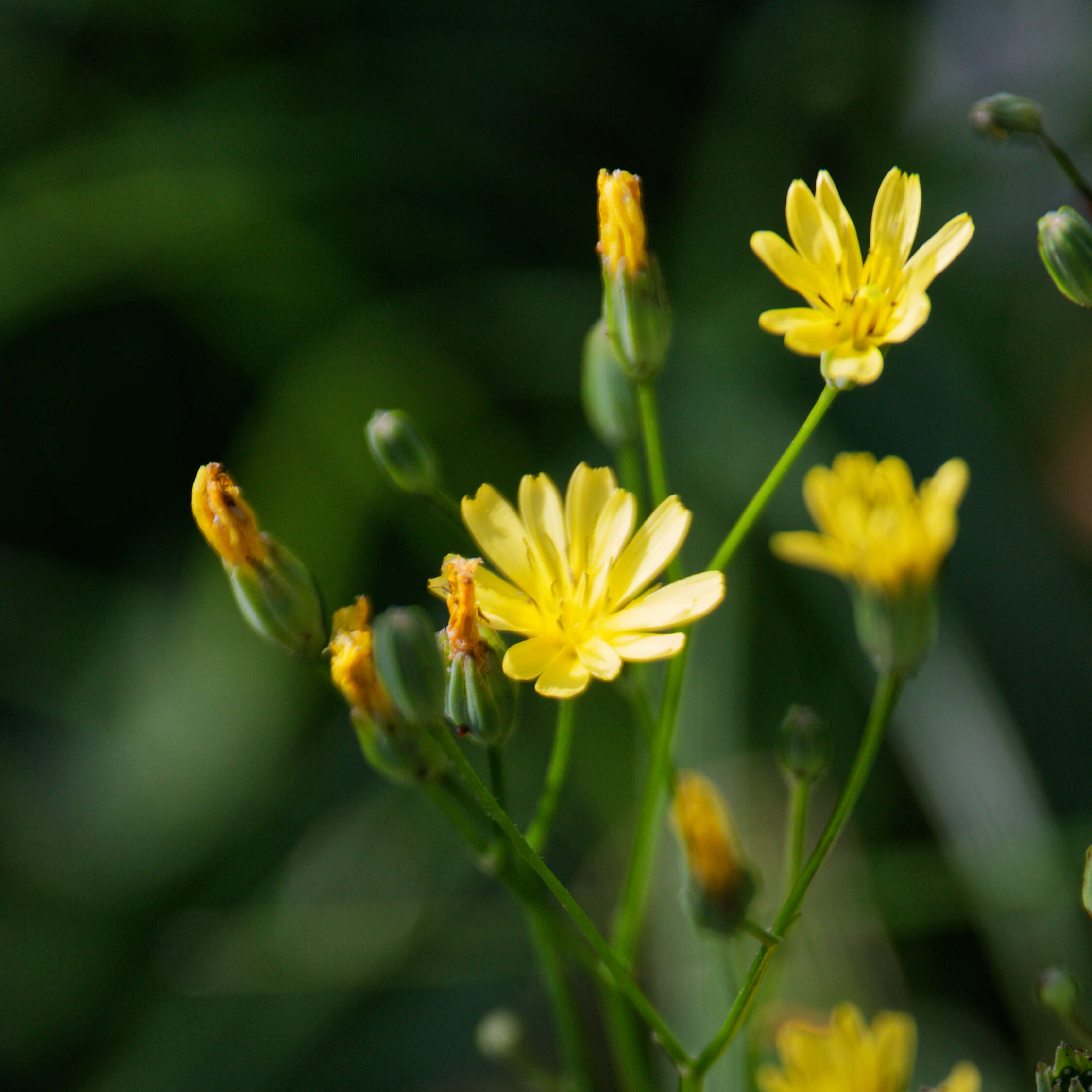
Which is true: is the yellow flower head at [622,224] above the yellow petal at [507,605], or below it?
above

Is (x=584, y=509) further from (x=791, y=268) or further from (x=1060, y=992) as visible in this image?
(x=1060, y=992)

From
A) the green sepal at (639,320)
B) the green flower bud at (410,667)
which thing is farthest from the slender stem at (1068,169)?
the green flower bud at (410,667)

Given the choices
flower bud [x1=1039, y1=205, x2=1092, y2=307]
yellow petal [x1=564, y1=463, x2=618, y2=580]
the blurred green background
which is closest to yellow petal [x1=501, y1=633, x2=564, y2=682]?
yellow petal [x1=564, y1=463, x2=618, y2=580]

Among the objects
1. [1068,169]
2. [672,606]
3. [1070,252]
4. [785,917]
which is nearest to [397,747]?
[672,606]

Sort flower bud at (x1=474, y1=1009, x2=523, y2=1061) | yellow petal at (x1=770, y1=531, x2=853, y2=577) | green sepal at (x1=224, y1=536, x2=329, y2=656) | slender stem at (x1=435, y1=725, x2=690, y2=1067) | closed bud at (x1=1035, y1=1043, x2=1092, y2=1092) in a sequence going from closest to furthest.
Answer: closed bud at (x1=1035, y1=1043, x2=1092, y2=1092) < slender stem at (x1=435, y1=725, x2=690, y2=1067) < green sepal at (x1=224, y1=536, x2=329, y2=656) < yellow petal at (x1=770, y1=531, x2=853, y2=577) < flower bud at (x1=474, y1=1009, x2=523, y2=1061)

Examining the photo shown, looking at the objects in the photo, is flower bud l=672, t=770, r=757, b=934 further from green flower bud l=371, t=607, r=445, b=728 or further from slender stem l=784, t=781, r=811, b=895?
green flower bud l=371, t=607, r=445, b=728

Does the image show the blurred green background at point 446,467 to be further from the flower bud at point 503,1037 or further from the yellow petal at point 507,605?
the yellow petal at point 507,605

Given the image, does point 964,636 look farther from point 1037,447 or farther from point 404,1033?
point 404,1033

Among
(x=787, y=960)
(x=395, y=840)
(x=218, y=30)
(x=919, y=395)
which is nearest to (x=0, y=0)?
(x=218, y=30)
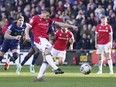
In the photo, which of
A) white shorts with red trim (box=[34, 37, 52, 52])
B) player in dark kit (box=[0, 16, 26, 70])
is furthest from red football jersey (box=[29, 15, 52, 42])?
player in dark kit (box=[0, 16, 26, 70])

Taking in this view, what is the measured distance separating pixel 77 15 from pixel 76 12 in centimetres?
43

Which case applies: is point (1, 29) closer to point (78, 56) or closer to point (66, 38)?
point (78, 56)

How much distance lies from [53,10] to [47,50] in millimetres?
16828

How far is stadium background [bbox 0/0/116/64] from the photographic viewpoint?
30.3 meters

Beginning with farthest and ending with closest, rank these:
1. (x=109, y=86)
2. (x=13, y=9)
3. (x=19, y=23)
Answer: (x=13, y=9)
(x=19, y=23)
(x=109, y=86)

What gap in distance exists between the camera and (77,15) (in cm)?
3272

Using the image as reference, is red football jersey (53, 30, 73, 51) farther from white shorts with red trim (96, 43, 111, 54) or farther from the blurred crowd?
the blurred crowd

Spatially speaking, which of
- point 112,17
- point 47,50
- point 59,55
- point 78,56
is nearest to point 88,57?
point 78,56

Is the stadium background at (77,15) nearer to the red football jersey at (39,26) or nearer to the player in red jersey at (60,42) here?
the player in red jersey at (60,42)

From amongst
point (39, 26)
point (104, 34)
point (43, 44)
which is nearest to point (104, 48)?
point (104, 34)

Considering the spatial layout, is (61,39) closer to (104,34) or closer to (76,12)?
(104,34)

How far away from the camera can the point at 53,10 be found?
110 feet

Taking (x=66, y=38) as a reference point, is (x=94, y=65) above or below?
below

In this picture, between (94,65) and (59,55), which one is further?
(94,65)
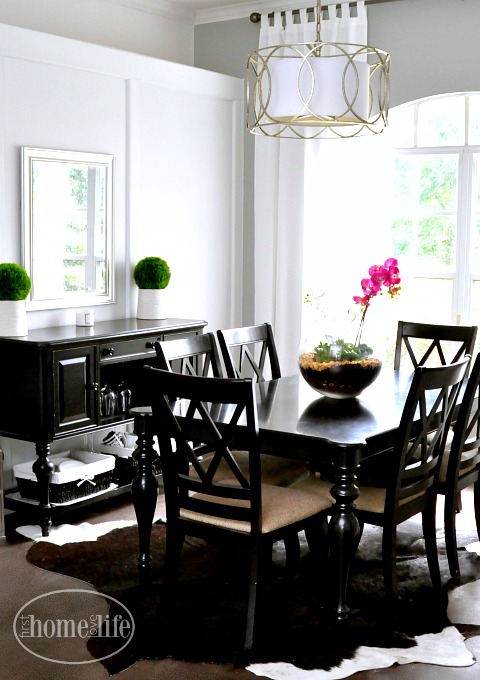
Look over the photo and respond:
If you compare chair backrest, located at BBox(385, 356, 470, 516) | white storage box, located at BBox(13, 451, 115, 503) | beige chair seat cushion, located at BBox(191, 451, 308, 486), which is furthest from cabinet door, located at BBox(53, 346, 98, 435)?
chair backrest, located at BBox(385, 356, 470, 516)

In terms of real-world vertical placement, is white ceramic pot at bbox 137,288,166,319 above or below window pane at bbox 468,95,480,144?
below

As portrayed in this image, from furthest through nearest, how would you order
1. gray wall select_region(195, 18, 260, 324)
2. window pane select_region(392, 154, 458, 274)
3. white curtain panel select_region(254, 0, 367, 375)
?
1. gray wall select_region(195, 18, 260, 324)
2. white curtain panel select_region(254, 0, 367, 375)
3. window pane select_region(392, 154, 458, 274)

• • • • • • •

What is expected
Reproduce all of the entries above, substituting "depicted" for every occurrence of "portrayed" and changing nothing else. Leave the pictures out.

Full solution
Which is true: is the yellow flower head at [622,224] above the yellow petal at [507,605], or below it?
above

Is (x=584, y=509) further from (x=791, y=268) or further from (x=1060, y=992) as visible in this image?
(x=1060, y=992)

From
A) the green sepal at (639,320)
B) the green flower bud at (410,667)
which thing is farthest from the slender stem at (1068,169)?
the green flower bud at (410,667)

Given the choices
flower bud [x1=1039, y1=205, x2=1092, y2=307]
yellow petal [x1=564, y1=463, x2=618, y2=580]
the blurred green background
which is closest to yellow petal [x1=501, y1=633, x2=564, y2=682]?
yellow petal [x1=564, y1=463, x2=618, y2=580]

Among the objects
1. [1068,169]
2. [672,606]
3. [1070,252]
4. [785,917]
which is nearest to [397,747]?
[672,606]

Sort flower bud at (x1=474, y1=1009, x2=523, y2=1061) | yellow petal at (x1=770, y1=531, x2=853, y2=577) | green sepal at (x1=224, y1=536, x2=329, y2=656) | slender stem at (x1=435, y1=725, x2=690, y2=1067) | closed bud at (x1=1035, y1=1043, x2=1092, y2=1092) in a sequence going from closest to furthest.
Answer: closed bud at (x1=1035, y1=1043, x2=1092, y2=1092) < slender stem at (x1=435, y1=725, x2=690, y2=1067) < green sepal at (x1=224, y1=536, x2=329, y2=656) < yellow petal at (x1=770, y1=531, x2=853, y2=577) < flower bud at (x1=474, y1=1009, x2=523, y2=1061)

Examining the photo shown, looking at the objects in the photo, is flower bud l=672, t=770, r=757, b=934 further from green flower bud l=371, t=607, r=445, b=728 or further from slender stem l=784, t=781, r=811, b=895?
green flower bud l=371, t=607, r=445, b=728

Does the image show the blurred green background at point 446,467 to be further from the flower bud at point 503,1037 or further from the yellow petal at point 507,605?
the yellow petal at point 507,605

Given the image, does point 964,636 look farther from point 1037,447 or farther from point 404,1033?
point 404,1033

Among
(x=787, y=960)
(x=395, y=840)
(x=218, y=30)
(x=919, y=395)
which is nearest to (x=0, y=0)?
(x=218, y=30)
In the photo, which of
A) white shorts with red trim (box=[34, 37, 52, 52])
B) player in dark kit (box=[0, 16, 26, 70])
is furthest from red football jersey (box=[29, 15, 52, 42])?
player in dark kit (box=[0, 16, 26, 70])

Taking in this view, what is the measured distance separating pixel 77 15 from pixel 76 12 in centimetres?
43

Which case applies: is point (1, 29) closer to point (78, 56) or closer to point (66, 38)?
point (78, 56)

How much distance lies from [53,10] to [47,50] in millimetres?
16828

How far is stadium background [bbox 0/0/116/64] from the photographic viewpoint?
30.3 meters

Beginning with farthest and ending with closest, rank these:
1. (x=109, y=86)
2. (x=13, y=9)
3. (x=19, y=23)
Answer: (x=13, y=9)
(x=19, y=23)
(x=109, y=86)

What gap in distance exists between the camera and (77,15) (in cm)?
3272

Using the image as reference, is red football jersey (53, 30, 73, 51) farther from white shorts with red trim (96, 43, 111, 54) or farther from the blurred crowd?
the blurred crowd

Spatially speaking, which of
- point 112,17
- point 47,50
- point 59,55
- point 78,56
is nearest to point 88,57?
point 78,56

Is the stadium background at (77,15) nearer to the red football jersey at (39,26) or nearer to the player in red jersey at (60,42) here?
the player in red jersey at (60,42)

From amongst
point (39, 26)
point (104, 34)
point (43, 44)
which is nearest to point (104, 48)?
point (104, 34)

Considering the spatial layout, is (61,39) closer to (104,34) or closer to (76,12)?
(104,34)

How far away from the camera can the point at 53,10 be found?
110 feet

Taking (x=66, y=38) as a reference point, is (x=94, y=65) above or below?
below

In this picture, between (94,65) and (59,55), which one is further?
(94,65)
Look over the photo and respond:
If you compare chair backrest, located at BBox(385, 356, 470, 516) | white storage box, located at BBox(13, 451, 115, 503) | beige chair seat cushion, located at BBox(191, 451, 308, 486), which is furthest from cabinet door, located at BBox(53, 346, 98, 435)?
chair backrest, located at BBox(385, 356, 470, 516)

In terms of real-world vertical placement, is white ceramic pot at bbox 137,288,166,319 above or below window pane at bbox 468,95,480,144?
below

As depicted in this image, from furthest through nearest, how would you order
1. gray wall select_region(195, 18, 260, 324)
2. window pane select_region(392, 154, 458, 274)
3. white curtain panel select_region(254, 0, 367, 375)
?
1. gray wall select_region(195, 18, 260, 324)
2. white curtain panel select_region(254, 0, 367, 375)
3. window pane select_region(392, 154, 458, 274)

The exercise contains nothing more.